In this undated handout from the Centers for Disease Control image library, this transmission electron micrograph (TEM) reveals the ultrastructural appearance of a number of virus particles, or virions, of a hantavirus known as the Sin Nombre virus (SNV). (REUTERS/Cynthia Goldsmith/CDC/Handout)
WINNIPEG - A Manitoban has died from complications of hantavirus infection for the first time in 12 years.
The province says the middle-aged Winnipeg man was otherwise healthy when he passed away last week.
The virus is found in the urine, feces and saliva of infected deer mice, and Manitoba Health is warning people about the rare but highly fatal airborne hantavirus.
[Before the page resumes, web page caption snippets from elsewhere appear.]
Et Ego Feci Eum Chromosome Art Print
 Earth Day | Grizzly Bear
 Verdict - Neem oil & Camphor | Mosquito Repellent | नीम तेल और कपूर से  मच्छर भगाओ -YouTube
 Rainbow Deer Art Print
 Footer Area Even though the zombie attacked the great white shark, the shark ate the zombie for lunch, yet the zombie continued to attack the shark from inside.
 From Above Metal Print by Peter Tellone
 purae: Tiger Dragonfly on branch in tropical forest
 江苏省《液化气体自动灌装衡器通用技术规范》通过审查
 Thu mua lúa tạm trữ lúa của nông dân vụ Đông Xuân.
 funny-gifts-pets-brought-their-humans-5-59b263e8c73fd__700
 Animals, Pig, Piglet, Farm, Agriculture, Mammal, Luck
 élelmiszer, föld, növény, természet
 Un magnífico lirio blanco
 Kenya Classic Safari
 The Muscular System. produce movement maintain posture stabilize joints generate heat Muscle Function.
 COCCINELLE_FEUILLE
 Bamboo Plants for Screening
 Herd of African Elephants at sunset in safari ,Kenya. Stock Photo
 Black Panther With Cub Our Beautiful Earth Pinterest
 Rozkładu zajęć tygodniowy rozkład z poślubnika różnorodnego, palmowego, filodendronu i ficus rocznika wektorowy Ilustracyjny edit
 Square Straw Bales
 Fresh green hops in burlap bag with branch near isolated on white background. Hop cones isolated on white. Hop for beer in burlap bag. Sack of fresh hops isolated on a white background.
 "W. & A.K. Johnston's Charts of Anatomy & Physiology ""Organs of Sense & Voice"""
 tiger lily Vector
"The important thing here is that people be very careful when they notice mouse droppings," said Dr. Richard Rusk, a medical officer of health. "They need to be very careful how they clean that."
Four lab-confirmed cases of the infection, also known as hantavirus pulmonary syndrome (HPS), have been recorded in the province since 1999. The last time a death from HPS was recorded in the province was 2000.
Symptoms include fever, muscle aches, chills, headache, nausea, vomiting, diarrhea, abdominal pain and cough, which can develop within one to six weeks after exposure.
The chance of recovery improves if medical attention is sought early, even though there is no specific treatment for HPS, Manitoba Health says.
Manitoba Health urges residents to take the following precautions:
avoid disturbing rodent nests and droppings
seal homes and cabins so mice can't enter
air out enclosed areas as much as possible before entering
wear gloves and masks before cleaning up droppings
dampen areas contaminated with mouse droppings with bleach disinfectant and remove droppings with a damp mop or cloth to reduce airborne particles' entry into the air (avoid vacuuming or sweeping)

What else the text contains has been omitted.